Ever since LC and I enjoyed one of our most memorable meals ever at PushStart Kitchen about a year ago, I’ve been waiting for Zach and Cristina Meloy to open their brick and mortar restaurant. It finally happened in December 2013 with Better Half, but with the holidays and heart attack, we didn’t make it in…until now.
Still waiting for their liquor license, the restaurant suggests diners bring their own, so we brought a bottle of 2011 Tuella Douro, a spicy Portugese blend that I thought would match Meloy’s Latin American flavors nicely. Our reservation was later than we normally dine, so we were happy to be seated right away at a table against the wall with Meloy’s cartoonish yet industrial mural in shades of blue and gray. It’s very cool, illuminated by the warm glow emanating from the kitchen. Tables made of thick slabs of repurposed wood are topped with colorful wooden birds from Costa Rica, like the ones that sat upon their communal table at the Goat Farm.
We received water and wine glasses right away, then waited for our server. And waited. LC was hungry and I was getting nervous that they might run out of the dish I had my eye on, the seared duck breast with duck skin croquant and butternut squash. Finally, LC flagged down the water girl who found Cristina who apologized profusely. It was a misunderstanding, and she graciously offered our starters on the house. We shared the ricotta dumplings and sopa negra.
But the damage was done…the duck was indeed sold out. I went with my second choice, the pork loin with parsnip mustard, roasted turnip, and pickled apple. LC debated between the skirt steak and the flounder, finally deciding on the steak with pureed and pickled cauliflower, blistered tomatillo and white cheddar.

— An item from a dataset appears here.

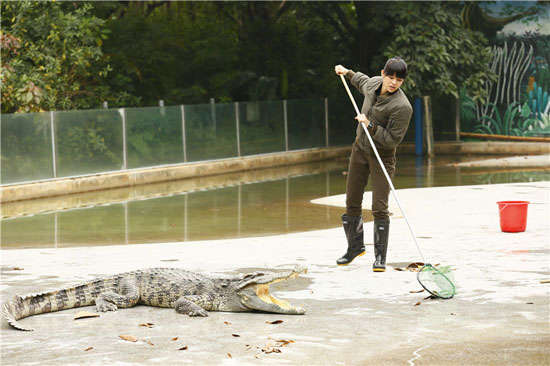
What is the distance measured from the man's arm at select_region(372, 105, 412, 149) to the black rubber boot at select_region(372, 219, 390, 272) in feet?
2.66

There were the flourishes of brilliance I was expecting…the presentation of the sopa negra for example. A large bowl arrived containing charred onion relish, crumbles of cotija cheese, a few crisped nuggets made of masa, and a soft egg (sous vide, I believe), to which our server added the sopa negra, a.k.a. black bean soup. Lovely, texturally pleasing, and delicious.

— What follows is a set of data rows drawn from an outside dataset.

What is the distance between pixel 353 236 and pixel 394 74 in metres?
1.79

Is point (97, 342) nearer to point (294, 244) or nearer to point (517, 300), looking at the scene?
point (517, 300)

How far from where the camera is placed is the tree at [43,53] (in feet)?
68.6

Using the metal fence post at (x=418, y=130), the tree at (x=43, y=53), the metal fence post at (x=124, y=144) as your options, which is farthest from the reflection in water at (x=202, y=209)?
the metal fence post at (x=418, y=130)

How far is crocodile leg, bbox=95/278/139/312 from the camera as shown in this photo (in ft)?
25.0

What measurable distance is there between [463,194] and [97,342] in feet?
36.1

Ricotta dumplings looked like Asian potstickers, but contained a dense cheese filling rather than the usual cabbage and meat. They were garnished with crispy slivers of Spanish chorizo and pea shoots for a pop of color.
Meloy’s menus are the type that list the ingredients but when the dish arrives, many of them are unrecognizable. Generally, I find this method exciting. It challenges diners to discover how the chef has reinvented an ingredient, like the white cheddar in LC’s steak dish. Meloy had turned it into crisps, then used them to puncuate the plate. Likewise, the blistered tomatillo was made into a vibrant green puree which dotted the dish. Thin skirt steak was rolled up, then sliced into thick chunks. I believe the meat was cooked sous vide, then seared, but I’m no chef so don’t quote me on that! It all rested in a thin puree of cauliflower. We both loved the contrast of the pickled cauliflower with the rest of the flavors, but wished the steak had been cooked a bit longer.
(Note: the evening LC and I attended Pushstart Kitchen was the same day chef Meloy purchased his sous vide machine…he was super excited about it! And it appears he uses it quite often.)
Ingredients in my pork loin dish were more straight forward. Sliced baby turnips were wonderfully roasted, slivers of apple were pickled, both providing a flavorful accompaniment to the tender, delicate pork, which was somewhat overpowered by the parsnip mustard. I found myself longing for the duck breast that I would likely never have the opportunity to try.
We chose two desserts, the roasted pear crepe and the goat cheese chiboust. A neighboring table ordered the latter, which looked like a stick of butter cut into cubes. Luckily, the cubes turned out to be more like flan, with the addition of gelatin, and a hint of goat cheese. Honey ice cream, blood orange syrup, and pecan praline provided sweetness and textural interest. I was less pleased with the other selection. The roasted pears were hard to find and the pickled pears and thyme proved to be too savory for dessert.
I wanted to love this place, and in many ways I did. The cozy space embodies the intimate spirit of PushStart Kitchen. Better Half is still in its infancy so I can forgive the missteps, and look forward to another visit…hopefully at the chef’s table.